By: Zainab Baqri
As summer comes to an end, students all around the nation, of different races and religions, are preparing for the start of the new school year. Of course, devout students practicing Islam, Christianity, or Judaism are also preparing for the start of Sunday School. Along with the trepidation that comes with the fear of future tests and homework, students also experience the happiness of seeing their old friends and anticipation at making new ones. After all, summer does get lonely without the company of your friends and community.
Sunday School is an extremely important factor in our lives, especially as Shias. In this day and age, through resources such as the media and textbooks, Muslim children are exposed to countless new ideas, opinions, and biases concerning Islam. The roots of our very religion are publicly questioned, our religious practices misunderstood, and our core values tested. In these trying times, it is imperative that we are firm in our iman (faith).
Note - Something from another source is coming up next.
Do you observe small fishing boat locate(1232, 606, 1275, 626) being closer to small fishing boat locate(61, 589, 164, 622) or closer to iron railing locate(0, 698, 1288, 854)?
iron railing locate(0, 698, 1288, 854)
Through sending our children to Sunday School, we are securing their Islamic foundations. Of all times, this is when it is most important for us Shias to have answers to the questions of others; we must be prepared to defend our religion and justify its principles.
Madressa gives us the opportunity to learn our religion correctly and properly in an Islamic atmosphere, while also allowing us to interact with other Shias from our community that are facing the same issues we are. As a student of JIC’s Imam Ali School myself, I can honestly say that Sunday school made me more confident in my understanding of Islam and greatly contributed to the knowledge I needed to successfully defend and practice my religion. Throughout the course of this year, we covered a variety of topics such as najaasat, sajda-e-sahu, namaaz-e-shab, and many other topics. These youth discussions allowed me to have a better foundation in my fiqh knowledge. With a better foundation in my Islamic knowledge, I am able to easily respond to the questions I face when I am at school and elsewhere. More importantly, I now feel a lot more confident in practicing my religion.